## Challenge
Format every line of the entries below as a Markdown table with two columns, Row for the row number and Line for the text, skipping blank lines. Leave the pictures out.
-=-=-=-=-
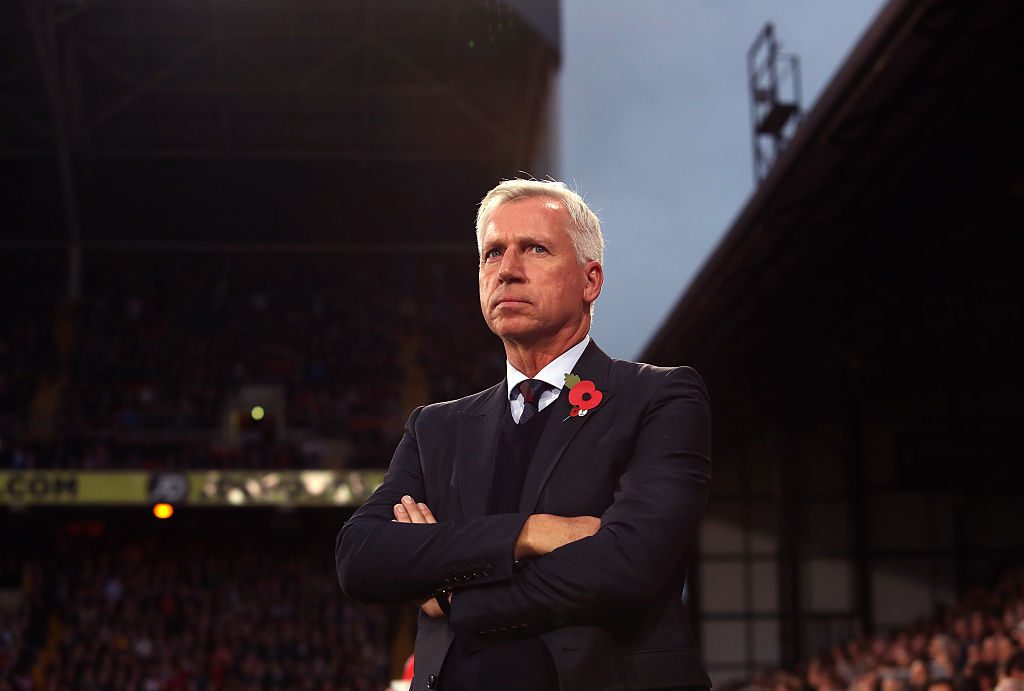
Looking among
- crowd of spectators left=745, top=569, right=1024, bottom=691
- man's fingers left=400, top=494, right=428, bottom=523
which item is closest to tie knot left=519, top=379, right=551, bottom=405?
man's fingers left=400, top=494, right=428, bottom=523

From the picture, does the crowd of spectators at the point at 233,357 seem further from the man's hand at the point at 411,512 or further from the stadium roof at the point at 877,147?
the man's hand at the point at 411,512

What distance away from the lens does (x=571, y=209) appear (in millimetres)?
2381

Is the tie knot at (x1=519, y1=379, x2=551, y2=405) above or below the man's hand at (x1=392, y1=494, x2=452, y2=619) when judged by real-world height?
above

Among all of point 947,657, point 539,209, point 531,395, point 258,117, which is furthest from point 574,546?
point 258,117

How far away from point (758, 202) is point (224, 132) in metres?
17.8

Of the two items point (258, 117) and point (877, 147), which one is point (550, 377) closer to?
point (877, 147)

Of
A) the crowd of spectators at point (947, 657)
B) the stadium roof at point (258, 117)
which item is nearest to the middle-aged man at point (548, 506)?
the crowd of spectators at point (947, 657)

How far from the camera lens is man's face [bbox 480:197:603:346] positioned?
2344 millimetres

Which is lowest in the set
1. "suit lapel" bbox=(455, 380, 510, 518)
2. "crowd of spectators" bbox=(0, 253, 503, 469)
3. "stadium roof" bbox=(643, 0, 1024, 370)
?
"suit lapel" bbox=(455, 380, 510, 518)

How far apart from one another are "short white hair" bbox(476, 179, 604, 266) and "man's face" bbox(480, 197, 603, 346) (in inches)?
0.5

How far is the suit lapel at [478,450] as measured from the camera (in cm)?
239

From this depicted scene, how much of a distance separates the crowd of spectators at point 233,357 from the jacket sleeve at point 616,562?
74.4ft

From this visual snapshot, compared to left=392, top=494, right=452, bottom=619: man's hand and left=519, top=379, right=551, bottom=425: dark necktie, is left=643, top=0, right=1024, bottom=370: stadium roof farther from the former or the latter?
left=392, top=494, right=452, bottom=619: man's hand

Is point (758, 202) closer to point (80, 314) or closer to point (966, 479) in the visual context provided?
point (966, 479)
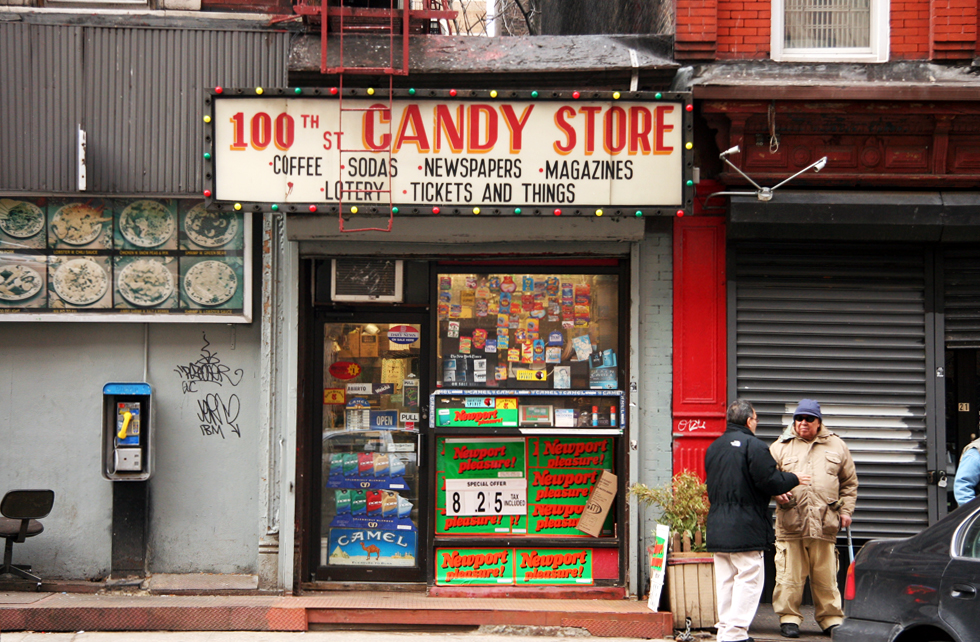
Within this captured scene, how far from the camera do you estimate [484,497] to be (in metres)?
7.98

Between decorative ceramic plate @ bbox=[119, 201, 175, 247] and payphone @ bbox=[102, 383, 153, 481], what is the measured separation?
4.36 ft

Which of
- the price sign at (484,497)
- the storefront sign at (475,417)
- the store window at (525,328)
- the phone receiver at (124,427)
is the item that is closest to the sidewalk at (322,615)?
the price sign at (484,497)

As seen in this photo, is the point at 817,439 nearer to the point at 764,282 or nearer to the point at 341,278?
the point at 764,282

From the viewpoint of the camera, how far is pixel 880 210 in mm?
7516

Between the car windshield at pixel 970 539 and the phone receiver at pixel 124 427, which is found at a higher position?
the phone receiver at pixel 124 427

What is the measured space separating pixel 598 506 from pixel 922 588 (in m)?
3.53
-=-=-=-=-
## Solved problem
| Row | Line |
|---|---|
| 1 | Looking among |
| 2 | - crowd of spectators left=745, top=569, right=1024, bottom=691 |
| 3 | - man's fingers left=400, top=494, right=428, bottom=523 |
| 4 | which item is closest to tie knot left=519, top=379, right=551, bottom=405? |
| 5 | man's fingers left=400, top=494, right=428, bottom=523 |
| 6 | From the picture, does the crowd of spectators at the point at 233,357 seem further from the man's hand at the point at 411,512 or further from the stadium roof at the point at 877,147? |
| 7 | the man's hand at the point at 411,512 |
| 8 | What distance away from the lens does (x=571, y=209) appear (in millimetres)? |
| 9 | 2381 |
| 10 | Is the tie knot at (x1=519, y1=379, x2=551, y2=405) above or below the man's hand at (x1=392, y1=494, x2=452, y2=619) when judged by real-world height? |
| 11 | above |
| 12 | Among all of point 947,657, point 539,209, point 531,395, point 258,117, which is furthest from point 574,546? |
| 13 | point 258,117 |
| 14 | How far away from point (758, 202) is point (224, 132) in metres? |
| 15 | 17.8 |
| 16 | Of the two items point (258, 117) and point (877, 147), which one is point (550, 377) closer to? |
| 17 | point (877, 147) |
| 18 | Of |
| 19 | A) the crowd of spectators at point (947, 657) |
| 20 | B) the stadium roof at point (258, 117) |
| 21 | which item is nearest to the middle-aged man at point (548, 506)? |
| 22 | the crowd of spectators at point (947, 657) |
| 23 | How far from the camera lens is man's face [bbox 480:197:603:346] positioned? |
| 24 | 2344 millimetres |
| 25 | Which is lowest in the set |
| 26 | 1. "suit lapel" bbox=(455, 380, 510, 518) |
| 27 | 2. "crowd of spectators" bbox=(0, 253, 503, 469) |
| 28 | 3. "stadium roof" bbox=(643, 0, 1024, 370) |
| 29 | ? |
| 30 | "suit lapel" bbox=(455, 380, 510, 518) |
| 31 | How far apart from one another are "short white hair" bbox(476, 179, 604, 266) and "man's face" bbox(480, 197, 603, 346) (in inches)? |
| 32 | 0.5 |
| 33 | How far is the suit lapel at [478,450] as measured from the camera (in cm)? |
| 34 | 239 |
| 35 | From this depicted scene, how much of a distance separates the crowd of spectators at point 233,357 from the jacket sleeve at point 616,562? |
| 36 | 74.4ft |
| 37 | From this visual snapshot, compared to left=392, top=494, right=452, bottom=619: man's hand and left=519, top=379, right=551, bottom=425: dark necktie, is left=643, top=0, right=1024, bottom=370: stadium roof farther from the former or the latter? |
| 38 | left=392, top=494, right=452, bottom=619: man's hand |
| 39 | Is point (758, 202) closer to point (80, 314) or closer to point (966, 479) in the visual context provided? |
| 40 | point (966, 479) |
| 41 | Within this captured scene, how far from the camera do you estimate [484,497] to be (in metres)? |
| 42 | 7.98 |
| 43 | Between decorative ceramic plate @ bbox=[119, 201, 175, 247] and payphone @ bbox=[102, 383, 153, 481], what is the measured separation? |
| 44 | 4.36 ft |
| 45 | Which of |
| 46 | - the price sign at (484,497) |
| 47 | - the storefront sign at (475,417) |
| 48 | - the store window at (525,328) |
| 49 | - the phone receiver at (124,427) |
| 50 | is the item that is closest to the sidewalk at (322,615)? |
| 51 | the price sign at (484,497) |
| 52 | As seen in this photo, is the point at 817,439 nearer to the point at 764,282 or nearer to the point at 341,278? |
| 53 | the point at 764,282 |
| 54 | From the viewpoint of the camera, how far is pixel 880 210 in mm? |
| 55 | 7516 |
| 56 | Between the car windshield at pixel 970 539 and the phone receiver at pixel 124 427, which is found at a higher position? |
| 57 | the phone receiver at pixel 124 427 |
| 58 | What is the measured space separating pixel 598 506 from pixel 922 588 (in m)? |
| 59 | 3.53 |